Although the film’s purpose is to explore the role of the media in the movement, viewers might also wonder about the internal dynamics of the APPO. Also, some of the leading radio activists are noticeably absent, like Bertha Muñoz, known as La Doctora Escopeta, who makes brief audio cameos from the broadcasts but we never hear from her directly. Such omissions are, however, understandable in light of security concerns.

In September 2006, around the same time Radio Universidad came back on the air, the government launched an anti-movement pirate station called Radio Ciudadana, marking the definitive inversion of the established order in Oaxaca. The people alone governed the city, while the local government was reduced to starting an illegal radio station. (One of its propaganda broadcasts warned the public that the APPO was using AIDS-infected men to rape young girls.) Still, the federal government refused to intervene and remove URO. President Felipe Calderón won an election widely considered fraudulent, so his party, the PAN, needed the PRI’s support in Congress, which it offered in exchange for the PAN’s help in blocking efforts to unseat URO.

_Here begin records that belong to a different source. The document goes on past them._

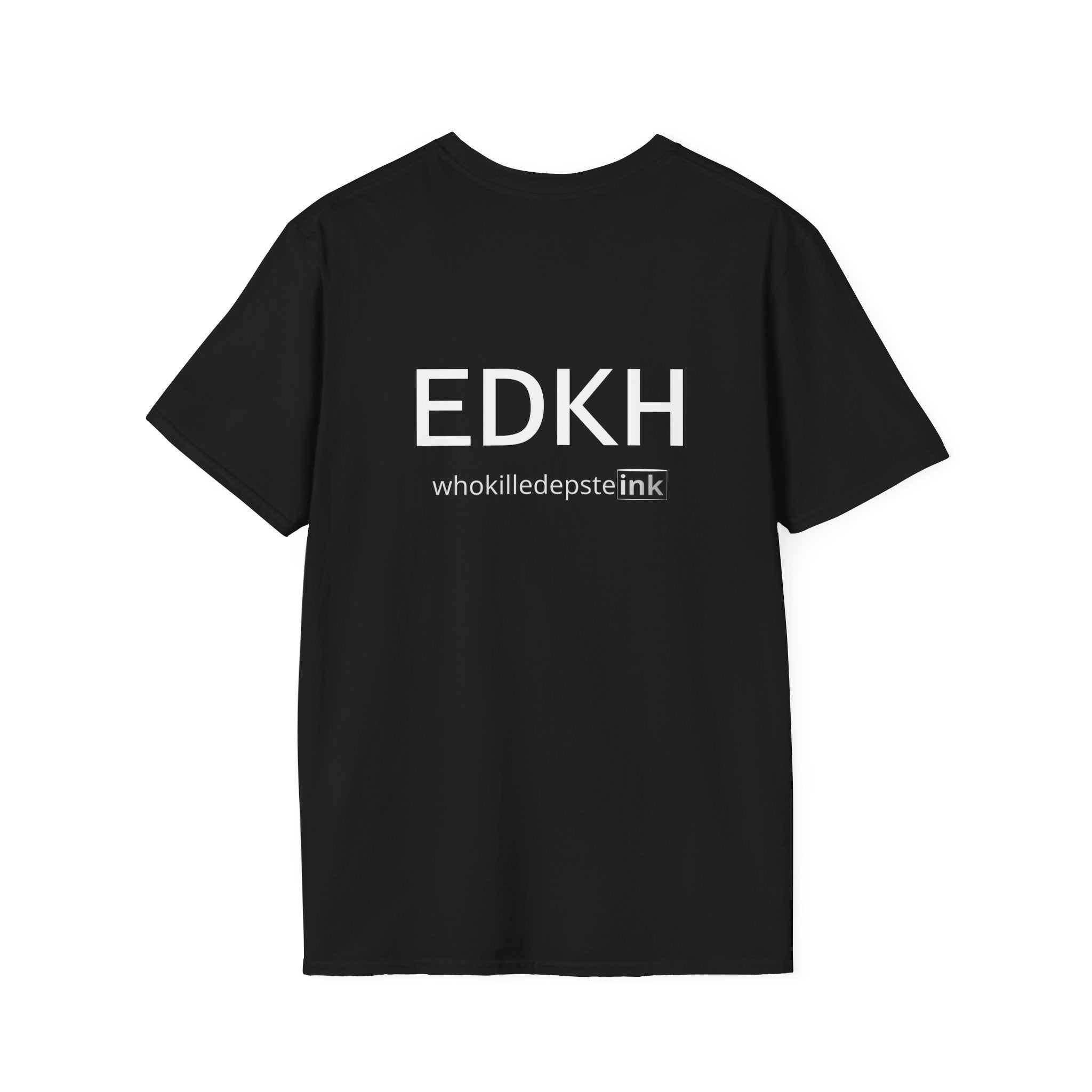 Short sleeve shirt "EDKH" Negra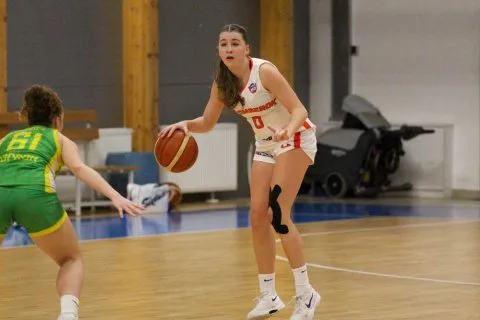 MBK Ružomberok U18 vs. Soproni DARAZSAK U18 (HUN), MEL/BasketGirls®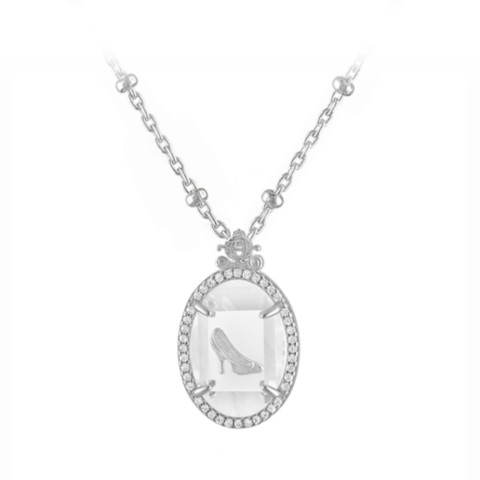 Rebecca Hook Cinderella 75th Anniversary Necklace by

After the movement failed to pressure the police to leave the city the following November, many leaders and media activists were either detained or went into hiding amid mass arrests. The government later succeeded in blocking Radio Universidad’s signal, and the movement turned over its last radio station to the authorities.

But Radio Plantón returned to the airwaves three months later. “Radio is helping people shed the fear once again,” says activist Aline Castellanos Jurado.

She’s right. Social unrest in Oaxaca is once again bubbling to the surface—proof that, as many speakers in the film predict, “things in Oaxaca will never again be the same.” This is an enormous leap in the right direction, and it was brought to you by the brave people of Oaxaca’s popular media.


Teo Ballvé is NACLA’s Web editor. A journalist based in Colombia, he edited, with Vijay Prashad, Dispatches From Latin America: On the Frontlines Against Neoliberalism (South End Press, 2006).